## Document segment
= = =

I could feel "Smells Like Teen Spirit," even in the middle of the volume range, and it produced rich sound at the lower volumes, even in an environment with horrible acoustics. The surround-sound rendition in movies and music seemed quite accurate during my brief check. I do find the highs a little too bright for my taste, but that's personal preference, and the rest of the frequency range sounds a bit warmer.

To incorporate PC-shaking audio, Dell had to create a rigid cabinet for the system. It remains to be seen whether the bass vibrations will affect the system in any way over time.

The audio is what makes the XPS 27 stand out. Otherwise, it's a pretty typical Windows all-in-one. Our unit was reasonably fast, but not a monster.

Prices start at $1,499 (directly converted, about £1,460 and AU$2,500), with the initial processor choices being 6th Generation Core i5 and i7 processors (Skylake). You can also get it with integrated graphics or discrete AMD R9 M470 or M485X GPUs and up to 64GB RAM. It's got three drive bays that you can configure with a single m.2 PCIe SSD (up to 1TB), 2 SATA drives up to 2TB each and/or a 2TB SATA drive bolstered by 32GB M.2 SSD. In total, the system has 4 USB 3.0 ports -- one on the side and the other three inset behind the display, though you lose one to the Bluetooth mouse dongle-- and 2 Thunderbolt 3.

The touch display on the unit I looked at has a really bright 27-inch display. Your display choices are are a UHD 4K (3,840 x 2,160) touch panel or a nontouch panel of the same resolution but 50 nits brighter and using Dell's thin-bezel Infinity Edge. Similar to the Microsoft Surface Studio, the stand for the touch version lets it fold flat, while both the touch and nontouch versions can tilt back by 30 degrees. However, the touch version doesn't support a stylus.

Out of the box, the colors looked aggressively saturated, but after calibration they were accurate enough for photo editing and covered 100 percent of the Adobe RGB color gamut. (I couldn't find a way to manually set the color temperature.)

Unfortunately, I found the display far too reflective, even when tilted to try to reduce the light incidence. The guts of the computer reside in the display section, like an iMac, but I prefer them in a base, like the HP Envy or Surface Studio. The cables run out the back through an opening in the stand -- only a single USB port, SD card slot and headphone jack grace the sides of the display. That's fine if you're a set-it-and-forget-it hardware user, but it's a pain if you need to get into the back USB ports on a regular basis.

= = =

## Information
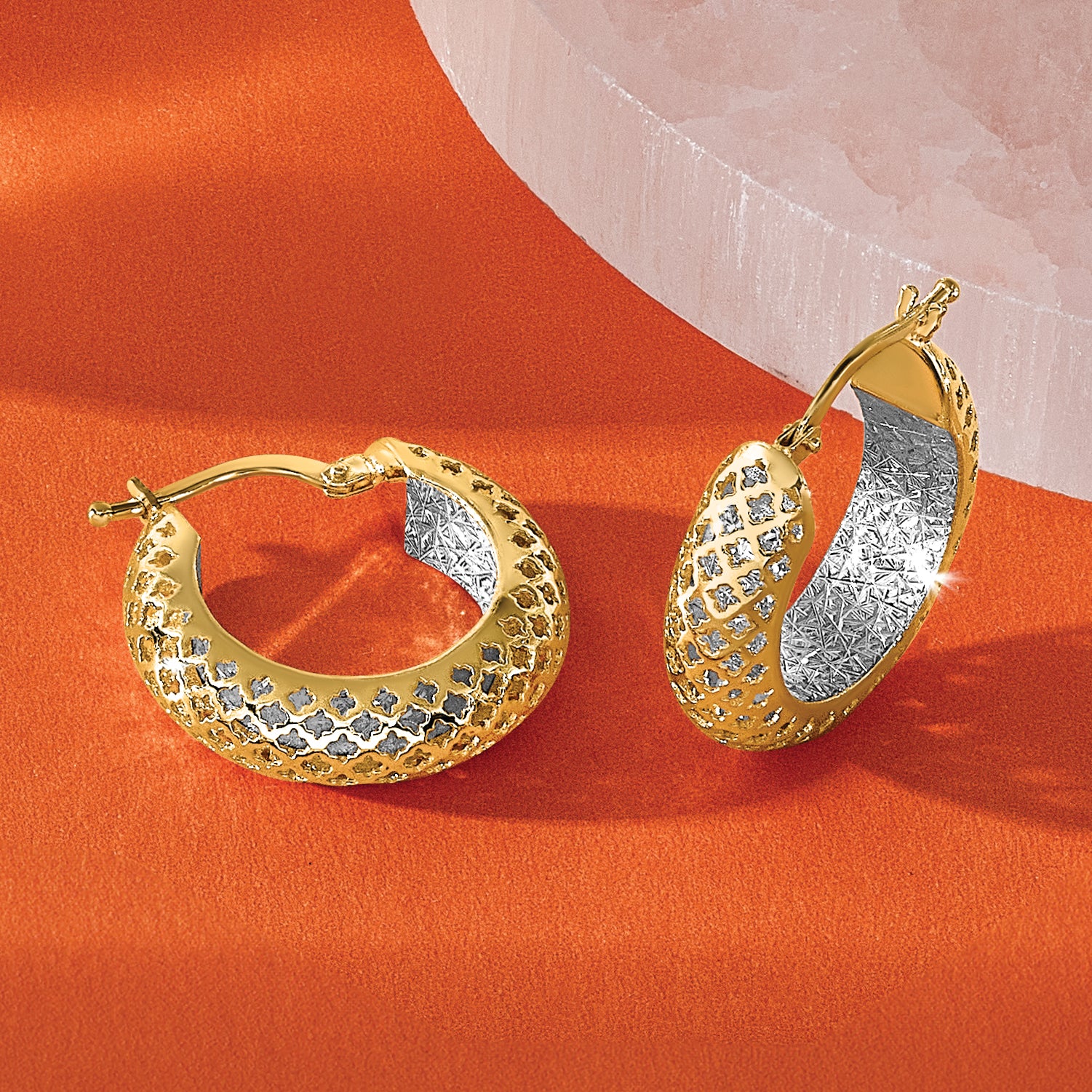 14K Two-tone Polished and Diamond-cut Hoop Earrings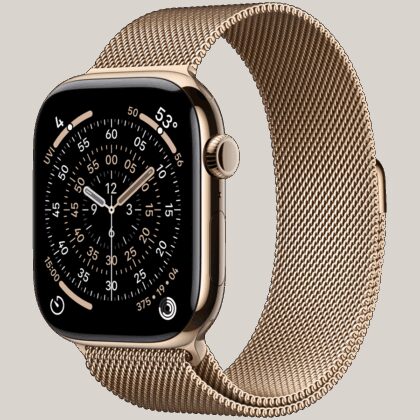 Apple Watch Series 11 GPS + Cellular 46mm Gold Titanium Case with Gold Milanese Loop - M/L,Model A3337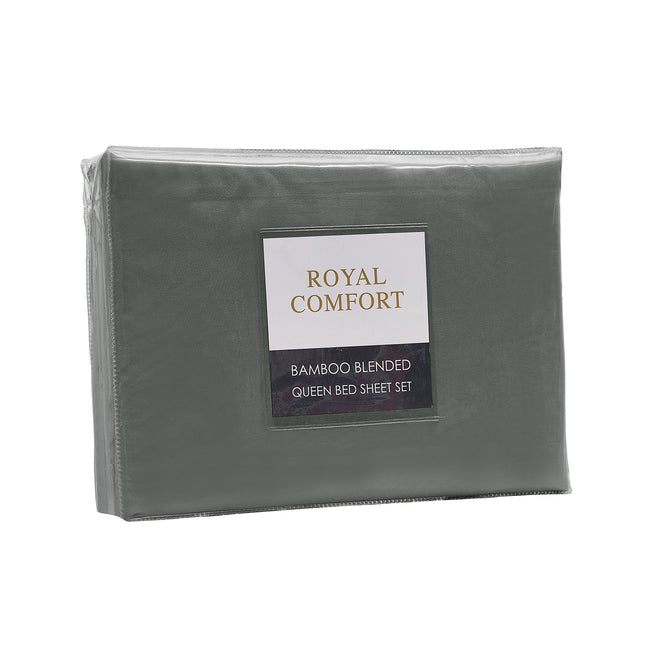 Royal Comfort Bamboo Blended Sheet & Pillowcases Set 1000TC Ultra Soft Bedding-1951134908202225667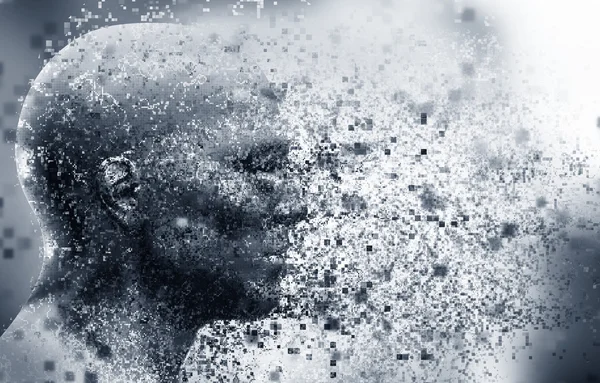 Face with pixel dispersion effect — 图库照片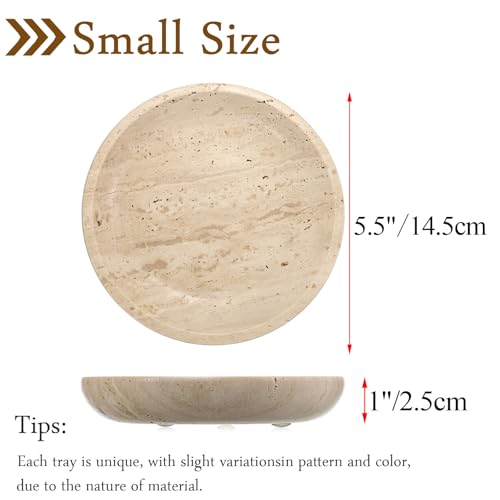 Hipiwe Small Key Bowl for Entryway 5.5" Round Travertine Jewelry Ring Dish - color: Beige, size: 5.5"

= = =

## To-do item
Name every other computer that the XPS 27 review compares the XPS 27 to, listing each one once. The lines that come after the XPS 27 review are separate material and are not part of it.

## Completed exercise
- Microsoft Surface Studio
- iMac
- HP Envy